(Aufgaben):
#1 Zitieren Sie aus dem Gerichtsbericht die Stelle, die mit "Böblingen: Marc Schieferecke" beginnt und mit "der Angeklagten wartet." endet.
#2 Beantworten Sie anhand des Gerichtsberichts diese Fragen:
(a) Wie alt ist die Angeklagte?
(b) Wer verliest den Schuldspruch des Schöffengerichts?
(c) Welche Strafe beantragt der Staatsanwalt?

(Quellenauszug):
..............................
Das Amtsgericht Böblingen lässt Milde walten und verhängt gegen eine 25jährige Prostituierte eine Bewährungsstrafe.

Böblingen: Marc Schieferecke (eck)

Böblingen - Die Angeklagte erwartet das Urteil weinend. Ihr Freund steht im polizeilich angeordneten Abstand von einem Meter vor ihr. Dass es für Tränen keinen Grund gibt, eher im Gegenteil, steht schon fest, bevor der Richter Werner Kömpf den Schuldspruch des Schöffengerichts verliest. Die Angeklagte wird den Gerichtssaal als freie Frau verlassen. Sie kam als Gefangene aus Untersuchungshaft. Selbst der Staatsanwalt will die 25-Jährige nicht zurück ins Gefängnis schicken. Zwei Jahre Haft auf Bewährung lautet sein Antrag. Was für den Vorwurf des Drogenhandels ausgesprochen milde ist. Diese Milde ist verknüpft mit dem Mann, der vor der Angeklagten wartet.
..............................
(Gezeigte Daten):
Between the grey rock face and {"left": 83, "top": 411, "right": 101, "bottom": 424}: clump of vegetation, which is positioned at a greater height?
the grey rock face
..............................
(Lösungen):
#1
Böblingen: Marc Schieferecke (eck)

Böblingen - Die Angeklagte erwartet das Urteil weinend. Ihr Freund steht im polizeilich angeordneten Abstand von einem Meter vor ihr. Dass es für Tränen keinen Grund gibt, eher im Gegenteil, steht schon fest, bevor der Richter Werner Kömpf den Schuldspruch des Schöffengerichts verliest. Die Angeklagte wird den Gerichtssaal als freie Frau verlassen. Sie kam als Gefangene aus Untersuchungshaft. Selbst der Staatsanwalt will die 25-Jährige nicht zurück ins Gefängnis schicken. Zwei Jahre Haft auf Bewährung lautet sein Antrag. Was für den Vorwurf des Drogenhandels ausgesprochen milde ist. Diese Milde ist verknüpft mit dem Mann, der vor der Angeklagten wartet.

#2
(a) 25 Jahre
(b) der Richter Werner Kömpf
(c) zwei Jahre Haft auf Bewährung